──────── SOURCE EXCERPT ────────
- University: United States Air Force Academy
- Conference: AHA
- First season: 1968–69
- Head coach: Frank Serratore 30th season, 490–472–106 (.508)
- Assistant coaches: Andy Berg; Joe Doyle; Steve Jennings;
- Arena: Cadet Ice Arena USAF Academy, Colorado
- Colors: Blue and silver

NCAA tournament appearances
- 2007, 2008, 2009, 2011, 2012, 2017, 2018

Conference tournament champions
- AHA: 2007, 2008, 2009, 2011, 2012, 2017, 2018

Conference regular season champions
- AHA: 2009, 2012

Current uniform

= Air Force Falcons men's ice hockey =

College men's ice hockey team representing the United States Air Force Academy

The Air Force Falcons men's ice hockey team is a National Collegiate Athletic Association (NCAA) Division I college ice hockey program that represents the United States Air Force Academy. The Falcons are a member of Atlantic Hockey America. They play at the Cadet Ice Arena in El Paso County, Colorado, north of Colorado Springs. The Falcons have reached the NCAA Division I men's ice hockey tournament seven times in program history. It is the most appearances for a program without reaching the Frozen Four as of 2025.

==History==

===Independent===
Air Force Academy's ice hockey program began as a club team in 1966, led by former Michigan head coach and six-time national champion Vic Heyliger. The program grew swiftly and posted a winning record by its third season. In their fourth season, the team posted an impressive 25-6 mark and had the nation's leading scorer on the roster, Dave Skalko. When Heyliger retired in 1974, turning the team over to John Matchefts, the success continued with two more 20+ win seasons in three years. By the time the 1980 rolled around, however, the team's on-ice results began to flag and after a pair of disappointing, single-digit-win seasons Matchefts pushed his team to a .500-record before turning control over to the program's all-time leading scorer. Chuck Delich led the program for the 12 seasons, posting moderate results for most of his tenure, but as the 20th century drew to a close, the Falcons' days as a plucky Independent were numbered.
──────── DATA SUPPLIED ────────
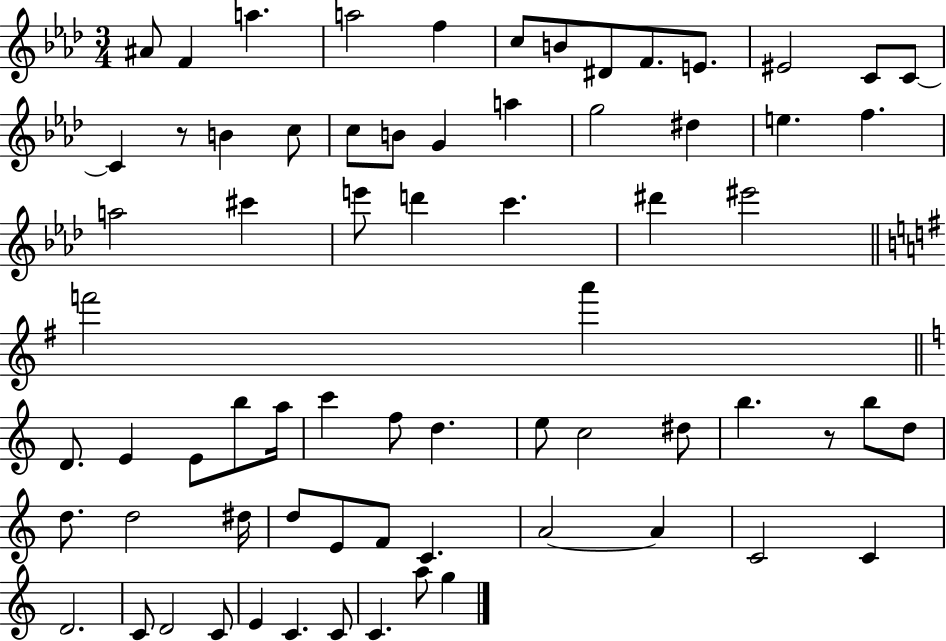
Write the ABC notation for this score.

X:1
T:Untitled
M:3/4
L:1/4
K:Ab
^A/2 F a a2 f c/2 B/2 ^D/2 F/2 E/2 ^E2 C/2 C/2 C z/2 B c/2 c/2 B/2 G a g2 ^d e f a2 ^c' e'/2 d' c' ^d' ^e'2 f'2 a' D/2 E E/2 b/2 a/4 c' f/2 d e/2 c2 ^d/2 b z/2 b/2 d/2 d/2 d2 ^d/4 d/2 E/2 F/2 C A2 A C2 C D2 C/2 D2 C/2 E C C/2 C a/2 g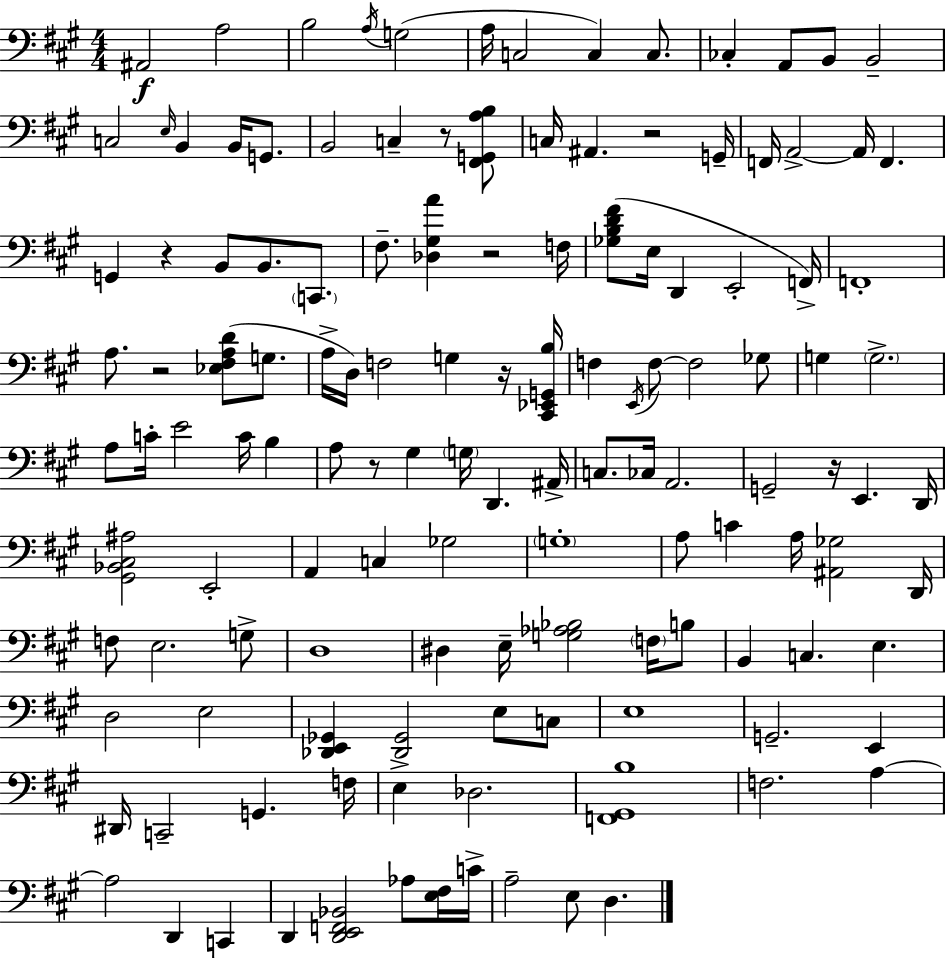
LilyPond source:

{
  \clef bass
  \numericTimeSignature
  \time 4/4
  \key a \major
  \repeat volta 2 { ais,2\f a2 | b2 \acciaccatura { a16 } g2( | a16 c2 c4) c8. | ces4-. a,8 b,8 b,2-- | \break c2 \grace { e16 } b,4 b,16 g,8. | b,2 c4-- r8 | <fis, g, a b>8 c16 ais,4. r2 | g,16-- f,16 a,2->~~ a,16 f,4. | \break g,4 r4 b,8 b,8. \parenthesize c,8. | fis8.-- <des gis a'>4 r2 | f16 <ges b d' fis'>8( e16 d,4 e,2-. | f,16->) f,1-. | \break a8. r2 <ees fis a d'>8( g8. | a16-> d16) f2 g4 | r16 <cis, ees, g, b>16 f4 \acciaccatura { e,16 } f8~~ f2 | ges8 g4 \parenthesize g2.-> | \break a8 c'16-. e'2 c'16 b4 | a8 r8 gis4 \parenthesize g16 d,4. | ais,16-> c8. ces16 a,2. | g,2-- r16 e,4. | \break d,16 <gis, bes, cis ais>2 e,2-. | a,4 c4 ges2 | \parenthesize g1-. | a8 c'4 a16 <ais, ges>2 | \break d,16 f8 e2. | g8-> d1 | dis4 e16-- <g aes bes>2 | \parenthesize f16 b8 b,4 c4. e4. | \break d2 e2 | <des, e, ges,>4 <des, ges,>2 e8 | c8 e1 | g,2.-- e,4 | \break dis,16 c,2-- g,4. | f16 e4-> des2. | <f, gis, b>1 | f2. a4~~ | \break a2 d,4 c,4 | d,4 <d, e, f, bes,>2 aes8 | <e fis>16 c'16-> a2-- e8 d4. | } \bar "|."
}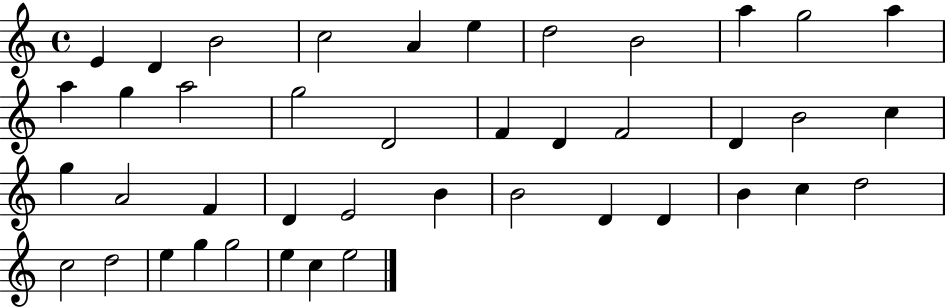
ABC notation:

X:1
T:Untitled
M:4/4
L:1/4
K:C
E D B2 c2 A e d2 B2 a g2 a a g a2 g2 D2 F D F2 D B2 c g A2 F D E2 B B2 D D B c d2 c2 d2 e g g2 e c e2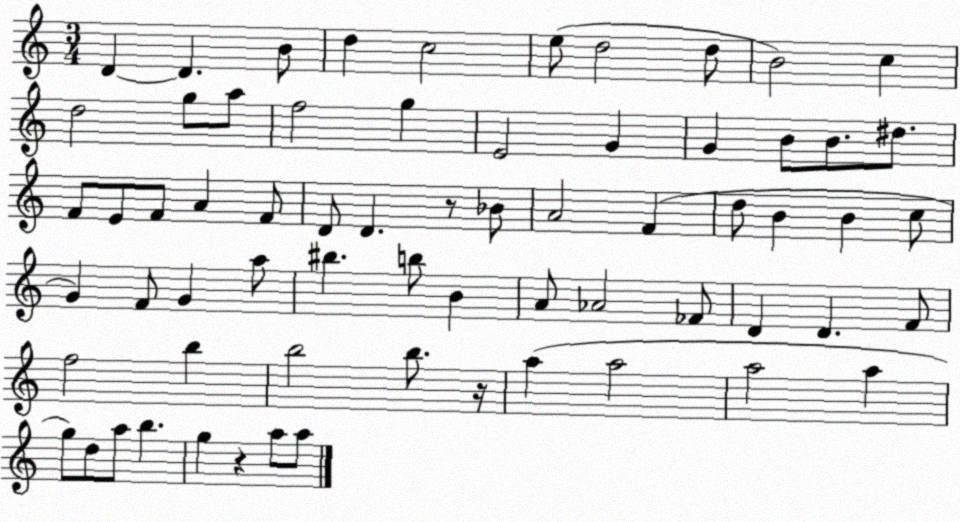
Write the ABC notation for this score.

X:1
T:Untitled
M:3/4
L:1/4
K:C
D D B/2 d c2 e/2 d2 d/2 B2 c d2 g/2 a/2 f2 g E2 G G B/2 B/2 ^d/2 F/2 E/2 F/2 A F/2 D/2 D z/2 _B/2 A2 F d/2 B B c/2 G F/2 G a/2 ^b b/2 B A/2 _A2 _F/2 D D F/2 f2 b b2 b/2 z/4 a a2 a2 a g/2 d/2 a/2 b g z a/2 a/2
────────
◆ WRITTEN REQUEST 1 ◆
Reproduce the Air Force hockey passage between "Conference tournament champions" and "as of 2025.", inclusive.
◆ WRITTEN REQUEST 2 ◆
Take the Air Force Falcons men's ice hockey passage further, starting after its last sentence.

◆ EXPECTED ANSWER 1 ◆
Conference tournament champions
- AHA: 2007, 2008, 2009, 2011, 2012, 2017, 2018

Conference regular season champions
- AHA: 2009, 2012

Current uniform

= Air Force Falcons men's ice hockey =

College men's ice hockey team representing the United States Air Force Academy

The Air Force Falcons men's ice hockey team is a National Collegiate Athletic Association (NCAA) Division I college ice hockey program that represents the United States Air Force Academy. The Falcons are a member of Atlantic Hockey America. They play at the Cadet Ice Arena in El Paso County, Colorado, north of Colorado Springs. The Falcons have reached the NCAA Division I men's ice hockey tournament seven times in program history. It is the most appearances for a program without reaching the Frozen Four as of 2025.

◆ EXPECTED ANSWER 2 ◆
===CHA===
In 1997, former Denver head coach Frank Serratore was hired to replace Delich and recorded two 15-win seasons before everything changed for the Falcons. In 1999, Air Force became a founding member of the CHA, joining with the other service academy Army and five other newly-minted Division I teams. Despite the other programs having little history of success, Air Force was unable to make much headway in the conference, with the best finish being 4th out of 7 teams in their inaugural year. Army left the conference after only one year, leaving the conference with only six programs, and the Falcons found themselves as one of the worst. Air Force finished in 5th- or 6th-place for four consecutive seasons and threw in a pair of 4th-place marks for good measure. Despite their regular season woes, the Falcons did achieve some success in the CHA tournament, reaching the semifinals three times despite being an underdog. By 2006, however, it became apparent that the men's side of CHA (which had added a women's division in 2002) was in trouble. The Falcons left the CHA and were accepted into the Atlantic Hockey Association, rejoining Army in the same conference.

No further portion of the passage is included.